ABOUT THIS EXERCISE
Look at the entries below and restate word for word the lines from the first through the one that has "It is time to".

──────── EXCERPTED RECORDS ────────

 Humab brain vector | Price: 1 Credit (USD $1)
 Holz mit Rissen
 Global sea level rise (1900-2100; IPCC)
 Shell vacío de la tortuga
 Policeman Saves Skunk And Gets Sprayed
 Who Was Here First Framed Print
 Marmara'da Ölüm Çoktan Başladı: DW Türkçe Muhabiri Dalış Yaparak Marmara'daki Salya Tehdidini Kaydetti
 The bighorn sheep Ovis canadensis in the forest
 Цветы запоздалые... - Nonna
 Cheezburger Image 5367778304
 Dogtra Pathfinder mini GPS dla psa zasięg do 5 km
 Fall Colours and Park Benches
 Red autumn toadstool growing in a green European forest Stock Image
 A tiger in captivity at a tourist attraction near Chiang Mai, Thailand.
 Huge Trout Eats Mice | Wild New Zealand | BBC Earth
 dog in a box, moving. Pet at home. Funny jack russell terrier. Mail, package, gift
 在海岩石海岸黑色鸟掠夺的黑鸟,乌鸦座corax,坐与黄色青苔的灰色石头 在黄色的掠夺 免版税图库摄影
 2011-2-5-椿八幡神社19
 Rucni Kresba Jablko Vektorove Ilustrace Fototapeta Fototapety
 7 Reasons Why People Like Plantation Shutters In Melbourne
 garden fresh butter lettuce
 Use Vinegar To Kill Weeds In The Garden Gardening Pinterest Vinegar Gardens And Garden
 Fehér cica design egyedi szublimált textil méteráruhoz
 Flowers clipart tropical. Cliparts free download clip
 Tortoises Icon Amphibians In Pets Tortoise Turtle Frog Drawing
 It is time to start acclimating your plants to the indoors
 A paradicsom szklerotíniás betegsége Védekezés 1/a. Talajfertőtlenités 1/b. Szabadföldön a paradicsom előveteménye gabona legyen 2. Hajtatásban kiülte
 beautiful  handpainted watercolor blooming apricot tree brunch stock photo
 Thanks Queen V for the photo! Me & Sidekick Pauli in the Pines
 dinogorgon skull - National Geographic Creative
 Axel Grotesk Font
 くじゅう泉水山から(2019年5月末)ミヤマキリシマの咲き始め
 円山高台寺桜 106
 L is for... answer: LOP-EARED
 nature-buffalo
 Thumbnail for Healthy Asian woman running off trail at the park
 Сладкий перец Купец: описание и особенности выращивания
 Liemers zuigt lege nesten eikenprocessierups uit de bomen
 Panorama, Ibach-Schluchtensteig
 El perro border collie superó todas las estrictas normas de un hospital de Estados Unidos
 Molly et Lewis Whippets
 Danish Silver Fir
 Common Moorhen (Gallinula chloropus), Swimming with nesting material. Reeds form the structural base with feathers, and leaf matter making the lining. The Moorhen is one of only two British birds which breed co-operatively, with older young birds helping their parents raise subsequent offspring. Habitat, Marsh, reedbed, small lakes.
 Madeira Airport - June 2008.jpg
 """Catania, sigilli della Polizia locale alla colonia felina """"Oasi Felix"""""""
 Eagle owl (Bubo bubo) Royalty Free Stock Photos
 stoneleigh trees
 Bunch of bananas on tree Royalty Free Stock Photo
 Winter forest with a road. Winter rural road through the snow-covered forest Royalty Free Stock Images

────────

OUTPUT OF THE EXERCISE
 Humab brain vector | Price: 1 Credit (USD $1)
 Holz mit Rissen
 Global sea level rise (1900-2100; IPCC)
 Shell vacío de la tortuga
 Policeman Saves Skunk And Gets Sprayed
 Who Was Here First Framed Print
 Marmara'da Ölüm Çoktan Başladı: DW Türkçe Muhabiri Dalış Yaparak Marmara'daki Salya Tehdidini Kaydetti
 The bighorn sheep Ovis canadensis in the forest
 Цветы запоздалые... - Nonna
 Cheezburger Image 5367778304
 Dogtra Pathfinder mini GPS dla psa zasięg do 5 km
 Fall Colours and Park Benches
 Red autumn toadstool growing in a green European forest Stock Image
 A tiger in captivity at a tourist attraction near Chiang Mai, Thailand.
 Huge Trout Eats Mice | Wild New Zealand | BBC Earth
 dog in a box, moving. Pet at home. Funny jack russell terrier. Mail, package, gift
 在海岩石海岸黑色鸟掠夺的黑鸟,乌鸦座corax,坐与黄色青苔的灰色石头 在黄色的掠夺 免版税图库摄影
 2011-2-5-椿八幡神社19
 Rucni Kresba Jablko Vektorove Ilustrace Fototapeta Fototapety
 7 Reasons Why People Like Plantation Shutters In Melbourne
 garden fresh butter lettuce
 Use Vinegar To Kill Weeds In The Garden Gardening Pinterest Vinegar Gardens And Garden
 Fehér cica design egyedi szublimált textil méteráruhoz
 Flowers clipart tropical. Cliparts free download clip
 Tortoises Icon Amphibians In Pets Tortoise Turtle Frog Drawing
 It is time to start acclimating your plants to the indoors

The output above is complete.